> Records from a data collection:
────────────────────
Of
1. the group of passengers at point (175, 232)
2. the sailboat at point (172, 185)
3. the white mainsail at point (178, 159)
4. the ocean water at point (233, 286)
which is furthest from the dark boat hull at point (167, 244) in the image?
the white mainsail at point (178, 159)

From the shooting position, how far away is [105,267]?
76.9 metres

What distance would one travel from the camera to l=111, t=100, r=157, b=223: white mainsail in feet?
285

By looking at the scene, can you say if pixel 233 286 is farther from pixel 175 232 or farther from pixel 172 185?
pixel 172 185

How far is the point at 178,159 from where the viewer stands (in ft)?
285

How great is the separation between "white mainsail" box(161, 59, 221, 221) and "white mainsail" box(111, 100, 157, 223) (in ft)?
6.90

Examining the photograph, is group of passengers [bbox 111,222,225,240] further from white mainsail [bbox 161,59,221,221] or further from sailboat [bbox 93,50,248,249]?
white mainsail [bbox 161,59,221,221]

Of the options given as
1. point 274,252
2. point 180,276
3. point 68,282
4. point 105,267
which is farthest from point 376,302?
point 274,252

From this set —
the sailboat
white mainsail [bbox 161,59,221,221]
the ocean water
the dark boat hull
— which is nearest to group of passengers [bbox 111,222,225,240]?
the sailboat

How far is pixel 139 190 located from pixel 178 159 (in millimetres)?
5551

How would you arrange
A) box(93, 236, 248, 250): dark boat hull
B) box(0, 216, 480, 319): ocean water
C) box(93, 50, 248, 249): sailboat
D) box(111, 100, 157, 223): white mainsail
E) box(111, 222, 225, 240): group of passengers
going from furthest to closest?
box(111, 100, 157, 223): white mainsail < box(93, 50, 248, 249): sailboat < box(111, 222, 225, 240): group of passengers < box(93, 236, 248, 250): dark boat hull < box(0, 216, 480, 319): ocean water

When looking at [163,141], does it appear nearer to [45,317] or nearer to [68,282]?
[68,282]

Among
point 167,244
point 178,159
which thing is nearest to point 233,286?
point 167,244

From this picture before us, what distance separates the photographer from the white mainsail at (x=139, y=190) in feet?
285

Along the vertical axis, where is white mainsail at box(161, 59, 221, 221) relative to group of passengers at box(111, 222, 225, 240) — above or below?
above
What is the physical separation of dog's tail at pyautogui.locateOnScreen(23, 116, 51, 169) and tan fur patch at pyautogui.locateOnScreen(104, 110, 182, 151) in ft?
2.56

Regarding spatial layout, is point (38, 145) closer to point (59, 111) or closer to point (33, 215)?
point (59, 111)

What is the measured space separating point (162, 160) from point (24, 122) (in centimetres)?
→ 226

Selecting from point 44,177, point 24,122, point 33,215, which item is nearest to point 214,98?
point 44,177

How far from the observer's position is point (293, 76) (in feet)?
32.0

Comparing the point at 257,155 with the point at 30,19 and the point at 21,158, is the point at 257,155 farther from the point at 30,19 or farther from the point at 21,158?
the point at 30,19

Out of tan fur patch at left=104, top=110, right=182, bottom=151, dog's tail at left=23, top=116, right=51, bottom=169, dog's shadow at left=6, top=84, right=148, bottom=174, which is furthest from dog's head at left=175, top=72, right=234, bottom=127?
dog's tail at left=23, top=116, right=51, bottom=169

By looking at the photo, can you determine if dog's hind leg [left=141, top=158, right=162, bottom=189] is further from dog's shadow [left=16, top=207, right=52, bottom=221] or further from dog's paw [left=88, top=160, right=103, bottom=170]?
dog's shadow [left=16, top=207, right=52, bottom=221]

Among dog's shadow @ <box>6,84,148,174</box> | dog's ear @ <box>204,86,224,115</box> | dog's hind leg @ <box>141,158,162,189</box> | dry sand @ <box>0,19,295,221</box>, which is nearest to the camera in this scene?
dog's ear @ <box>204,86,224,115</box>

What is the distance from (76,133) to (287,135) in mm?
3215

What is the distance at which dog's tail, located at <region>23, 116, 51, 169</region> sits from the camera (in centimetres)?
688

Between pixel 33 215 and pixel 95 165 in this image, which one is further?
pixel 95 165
────────────────────
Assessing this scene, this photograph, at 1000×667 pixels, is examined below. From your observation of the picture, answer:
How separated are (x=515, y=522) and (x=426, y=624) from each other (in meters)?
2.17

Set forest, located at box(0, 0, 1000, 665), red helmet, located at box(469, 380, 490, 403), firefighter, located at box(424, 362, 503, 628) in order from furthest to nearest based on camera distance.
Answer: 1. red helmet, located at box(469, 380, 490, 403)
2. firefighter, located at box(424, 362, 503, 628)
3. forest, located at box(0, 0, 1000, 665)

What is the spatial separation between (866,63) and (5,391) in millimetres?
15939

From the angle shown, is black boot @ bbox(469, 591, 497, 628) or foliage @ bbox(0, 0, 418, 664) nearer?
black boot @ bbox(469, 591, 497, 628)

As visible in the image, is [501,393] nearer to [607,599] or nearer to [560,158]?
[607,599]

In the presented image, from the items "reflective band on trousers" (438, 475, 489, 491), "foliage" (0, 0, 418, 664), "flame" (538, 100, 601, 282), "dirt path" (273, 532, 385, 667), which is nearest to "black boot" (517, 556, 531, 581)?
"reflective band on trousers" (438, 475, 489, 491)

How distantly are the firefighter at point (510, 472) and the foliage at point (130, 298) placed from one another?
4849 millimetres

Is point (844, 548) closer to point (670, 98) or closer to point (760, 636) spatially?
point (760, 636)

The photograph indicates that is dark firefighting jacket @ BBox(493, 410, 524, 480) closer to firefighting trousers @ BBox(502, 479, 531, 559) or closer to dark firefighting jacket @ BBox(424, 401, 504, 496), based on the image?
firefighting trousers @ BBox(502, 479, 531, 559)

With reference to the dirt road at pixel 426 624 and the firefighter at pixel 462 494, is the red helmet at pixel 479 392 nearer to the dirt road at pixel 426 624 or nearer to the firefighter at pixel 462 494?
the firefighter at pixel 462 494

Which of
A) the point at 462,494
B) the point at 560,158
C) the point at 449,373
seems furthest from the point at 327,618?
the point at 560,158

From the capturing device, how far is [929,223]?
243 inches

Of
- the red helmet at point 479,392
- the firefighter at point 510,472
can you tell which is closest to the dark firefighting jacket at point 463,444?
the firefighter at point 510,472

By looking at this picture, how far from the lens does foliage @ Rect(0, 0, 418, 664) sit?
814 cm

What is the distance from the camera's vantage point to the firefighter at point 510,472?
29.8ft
────────────────────
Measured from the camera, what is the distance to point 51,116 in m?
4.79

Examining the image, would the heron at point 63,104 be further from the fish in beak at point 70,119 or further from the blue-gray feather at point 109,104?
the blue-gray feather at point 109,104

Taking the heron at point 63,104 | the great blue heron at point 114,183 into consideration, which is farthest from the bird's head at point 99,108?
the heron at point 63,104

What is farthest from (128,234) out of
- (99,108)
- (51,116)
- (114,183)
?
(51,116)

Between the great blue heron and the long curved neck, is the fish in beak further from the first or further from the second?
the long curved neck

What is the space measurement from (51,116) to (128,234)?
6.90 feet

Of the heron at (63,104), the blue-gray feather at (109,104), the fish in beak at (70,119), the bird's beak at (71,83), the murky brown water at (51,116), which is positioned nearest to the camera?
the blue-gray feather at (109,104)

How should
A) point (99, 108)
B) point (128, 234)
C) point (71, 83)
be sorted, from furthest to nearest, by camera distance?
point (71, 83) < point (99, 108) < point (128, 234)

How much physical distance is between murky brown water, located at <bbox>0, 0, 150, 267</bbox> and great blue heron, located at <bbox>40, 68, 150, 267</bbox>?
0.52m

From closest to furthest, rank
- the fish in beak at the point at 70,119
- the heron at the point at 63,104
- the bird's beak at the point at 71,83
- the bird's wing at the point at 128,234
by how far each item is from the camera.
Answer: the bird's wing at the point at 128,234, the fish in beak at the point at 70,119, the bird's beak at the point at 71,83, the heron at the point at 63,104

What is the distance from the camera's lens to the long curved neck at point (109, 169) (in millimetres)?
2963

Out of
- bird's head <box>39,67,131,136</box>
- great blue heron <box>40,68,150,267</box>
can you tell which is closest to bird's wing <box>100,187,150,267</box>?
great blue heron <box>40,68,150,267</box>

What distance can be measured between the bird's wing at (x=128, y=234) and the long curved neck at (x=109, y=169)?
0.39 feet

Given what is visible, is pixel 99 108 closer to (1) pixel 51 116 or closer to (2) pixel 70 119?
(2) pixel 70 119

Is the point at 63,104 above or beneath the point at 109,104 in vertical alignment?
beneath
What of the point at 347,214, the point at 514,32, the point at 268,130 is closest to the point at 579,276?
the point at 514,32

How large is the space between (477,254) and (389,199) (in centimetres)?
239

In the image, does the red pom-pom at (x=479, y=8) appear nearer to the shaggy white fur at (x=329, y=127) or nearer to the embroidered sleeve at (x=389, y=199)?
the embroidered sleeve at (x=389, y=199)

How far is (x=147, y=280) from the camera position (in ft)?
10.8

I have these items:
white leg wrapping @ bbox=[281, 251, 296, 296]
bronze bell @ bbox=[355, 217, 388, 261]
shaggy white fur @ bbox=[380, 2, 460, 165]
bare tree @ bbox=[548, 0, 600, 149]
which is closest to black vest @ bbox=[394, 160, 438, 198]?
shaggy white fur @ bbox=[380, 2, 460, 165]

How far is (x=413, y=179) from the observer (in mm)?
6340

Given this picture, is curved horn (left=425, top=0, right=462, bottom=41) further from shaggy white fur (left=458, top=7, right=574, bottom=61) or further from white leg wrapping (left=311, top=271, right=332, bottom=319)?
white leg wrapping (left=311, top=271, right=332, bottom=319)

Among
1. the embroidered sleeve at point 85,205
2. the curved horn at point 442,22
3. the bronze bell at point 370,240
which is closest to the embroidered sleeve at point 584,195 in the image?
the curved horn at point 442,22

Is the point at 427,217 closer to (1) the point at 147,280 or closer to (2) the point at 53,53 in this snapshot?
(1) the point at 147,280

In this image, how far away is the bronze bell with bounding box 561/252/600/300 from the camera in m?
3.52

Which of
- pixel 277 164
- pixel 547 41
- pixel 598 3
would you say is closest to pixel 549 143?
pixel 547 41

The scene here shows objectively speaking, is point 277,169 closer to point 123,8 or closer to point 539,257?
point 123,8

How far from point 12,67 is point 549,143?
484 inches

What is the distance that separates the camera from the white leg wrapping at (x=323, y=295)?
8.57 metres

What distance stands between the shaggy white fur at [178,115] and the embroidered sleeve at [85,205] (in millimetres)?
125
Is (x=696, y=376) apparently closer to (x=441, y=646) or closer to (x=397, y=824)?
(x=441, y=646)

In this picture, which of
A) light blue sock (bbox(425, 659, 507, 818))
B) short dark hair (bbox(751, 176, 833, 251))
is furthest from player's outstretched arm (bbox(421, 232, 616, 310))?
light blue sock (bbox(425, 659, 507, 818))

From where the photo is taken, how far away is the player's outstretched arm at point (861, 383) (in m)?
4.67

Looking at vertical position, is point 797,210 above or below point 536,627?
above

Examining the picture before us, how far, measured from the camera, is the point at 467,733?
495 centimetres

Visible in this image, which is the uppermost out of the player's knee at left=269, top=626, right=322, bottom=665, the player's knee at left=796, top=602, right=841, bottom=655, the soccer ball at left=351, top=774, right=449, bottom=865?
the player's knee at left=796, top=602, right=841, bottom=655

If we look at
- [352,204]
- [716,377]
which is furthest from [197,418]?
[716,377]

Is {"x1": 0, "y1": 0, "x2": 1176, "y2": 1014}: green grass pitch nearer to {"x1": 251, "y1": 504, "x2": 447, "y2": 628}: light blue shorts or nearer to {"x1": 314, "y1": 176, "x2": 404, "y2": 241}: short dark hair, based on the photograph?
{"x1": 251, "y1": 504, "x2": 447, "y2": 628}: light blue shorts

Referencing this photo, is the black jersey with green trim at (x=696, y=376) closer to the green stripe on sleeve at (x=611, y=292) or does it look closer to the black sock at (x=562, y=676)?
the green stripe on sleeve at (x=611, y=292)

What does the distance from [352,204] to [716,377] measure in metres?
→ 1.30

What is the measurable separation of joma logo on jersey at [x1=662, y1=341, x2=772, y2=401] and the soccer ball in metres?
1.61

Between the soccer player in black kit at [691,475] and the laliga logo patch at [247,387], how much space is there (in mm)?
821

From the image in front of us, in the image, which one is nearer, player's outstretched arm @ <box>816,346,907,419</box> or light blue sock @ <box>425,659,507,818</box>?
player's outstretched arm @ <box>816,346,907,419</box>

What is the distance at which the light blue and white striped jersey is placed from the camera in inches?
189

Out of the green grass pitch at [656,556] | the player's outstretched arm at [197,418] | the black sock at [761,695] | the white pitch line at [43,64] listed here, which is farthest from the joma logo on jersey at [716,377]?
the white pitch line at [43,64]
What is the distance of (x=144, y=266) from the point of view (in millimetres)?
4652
────────────────────
> REQUIREMENTS: Find each line of the entries above that contains the string "beak", and copy every such line in full.

> THE RESULT:
Examining the image, would the heron at point 63,104 be further from the fish in beak at point 70,119 or further from the blue-gray feather at point 109,104?
Between the great blue heron and the long curved neck, is the fish in beak further from the first or further from the second?
Of the heron at (63,104), the blue-gray feather at (109,104), the fish in beak at (70,119), the bird's beak at (71,83), the murky brown water at (51,116), which is positioned nearest to the camera?
- the fish in beak at the point at 70,119
- the bird's beak at the point at 71,83
Answer: the bird's wing at the point at 128,234, the fish in beak at the point at 70,119, the bird's beak at the point at 71,83, the heron at the point at 63,104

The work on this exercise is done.